Characterization of the programmed cell death induced by metabolic products of Alternaria alternata in tobacco BY‐2 cells

Alternaria alternata has received considerable attention in current literature and most of the studies are focused on its pathogenic effects on plant chloroplasts, but little is known about the characteristics of programmed cell death (PCD) induced by metabolic products (MP) of A. alternata , the effects of the MP on mitochondrial respiration and its relation to PCD. The purpose of this study was to explore the mechanism of MP‐induced PCD in non‐green tobacco BY‐2 cells and to explore the role of mitochondrial inhibitory processes in the PCD of tobacco BY‐2 cells. MP treatment led to significant cell death that was proven to be PCD by the concurrent cytoplasm shrinkage, chromatin condensation and DNA laddering observed in the cells.
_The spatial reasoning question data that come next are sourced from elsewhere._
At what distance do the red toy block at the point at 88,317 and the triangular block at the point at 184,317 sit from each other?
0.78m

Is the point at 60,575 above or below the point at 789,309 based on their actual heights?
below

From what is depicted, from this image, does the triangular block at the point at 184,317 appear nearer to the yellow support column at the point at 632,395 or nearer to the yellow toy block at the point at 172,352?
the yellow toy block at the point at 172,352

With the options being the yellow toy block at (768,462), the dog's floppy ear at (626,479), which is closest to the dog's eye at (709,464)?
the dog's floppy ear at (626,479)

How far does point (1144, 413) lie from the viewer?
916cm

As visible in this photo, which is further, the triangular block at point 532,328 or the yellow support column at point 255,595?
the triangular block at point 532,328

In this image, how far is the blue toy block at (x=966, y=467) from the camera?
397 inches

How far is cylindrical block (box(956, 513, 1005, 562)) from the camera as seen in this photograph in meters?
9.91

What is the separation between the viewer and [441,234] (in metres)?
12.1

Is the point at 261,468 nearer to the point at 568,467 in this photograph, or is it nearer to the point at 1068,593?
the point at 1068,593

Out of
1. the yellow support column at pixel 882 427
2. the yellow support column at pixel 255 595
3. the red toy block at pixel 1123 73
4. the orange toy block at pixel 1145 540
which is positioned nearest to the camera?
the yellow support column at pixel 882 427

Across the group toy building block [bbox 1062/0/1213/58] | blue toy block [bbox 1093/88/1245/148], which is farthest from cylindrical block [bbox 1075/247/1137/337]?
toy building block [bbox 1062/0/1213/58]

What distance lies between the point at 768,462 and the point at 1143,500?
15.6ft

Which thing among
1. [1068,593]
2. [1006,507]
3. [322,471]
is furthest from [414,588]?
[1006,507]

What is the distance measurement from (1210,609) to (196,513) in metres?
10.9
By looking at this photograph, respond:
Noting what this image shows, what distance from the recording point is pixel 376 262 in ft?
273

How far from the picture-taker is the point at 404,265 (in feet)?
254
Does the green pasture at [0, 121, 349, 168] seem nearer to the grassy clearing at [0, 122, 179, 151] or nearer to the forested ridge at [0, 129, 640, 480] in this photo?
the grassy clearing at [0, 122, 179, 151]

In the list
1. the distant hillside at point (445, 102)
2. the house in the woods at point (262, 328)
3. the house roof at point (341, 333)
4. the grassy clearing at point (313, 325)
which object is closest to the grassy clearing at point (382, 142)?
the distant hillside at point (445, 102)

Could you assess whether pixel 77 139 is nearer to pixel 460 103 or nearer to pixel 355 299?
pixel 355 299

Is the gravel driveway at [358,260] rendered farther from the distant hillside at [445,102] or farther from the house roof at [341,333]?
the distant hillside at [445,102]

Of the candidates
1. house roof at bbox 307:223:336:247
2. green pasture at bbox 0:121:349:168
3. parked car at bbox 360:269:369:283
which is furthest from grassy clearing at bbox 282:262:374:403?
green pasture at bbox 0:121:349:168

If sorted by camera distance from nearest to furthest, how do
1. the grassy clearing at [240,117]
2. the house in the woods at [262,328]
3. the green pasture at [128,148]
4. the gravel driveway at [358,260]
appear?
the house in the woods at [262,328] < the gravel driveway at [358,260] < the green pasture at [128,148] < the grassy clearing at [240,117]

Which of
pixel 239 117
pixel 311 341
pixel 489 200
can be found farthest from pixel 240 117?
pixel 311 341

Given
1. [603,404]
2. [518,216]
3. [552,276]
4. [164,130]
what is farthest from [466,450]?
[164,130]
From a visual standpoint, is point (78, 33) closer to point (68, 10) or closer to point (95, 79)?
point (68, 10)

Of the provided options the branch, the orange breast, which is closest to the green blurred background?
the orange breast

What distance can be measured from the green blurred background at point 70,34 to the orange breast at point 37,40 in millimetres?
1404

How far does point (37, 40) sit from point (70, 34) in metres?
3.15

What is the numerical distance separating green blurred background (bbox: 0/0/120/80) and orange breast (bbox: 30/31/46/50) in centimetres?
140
Moreover, MP treatment resulted in the overproduction of reactive oxygen species (ROS), rapid ATP depletion and a respiratory decline in the tobacco BY‐2 cells. It was concluded that the direct inhibition of the mitochondrial electron transport chain (ETC), alternative pathway (AOX) capacity and catalase (CAT) activity by the MP might be the main contributors to the MP‐induced ROS burst observed in tobacco BY‐2 cells. The addition of adenosine together with the MP significantly inhibited ATP depletion without preventing PCD; however, when the cells were treated with the MP plus CAT, ROS overproduction was blocked and PCD did not occur. The data presented here demonstrate that the ROS burst played an important role in MP‐induced PCD in the tobacco BY‐2 cells.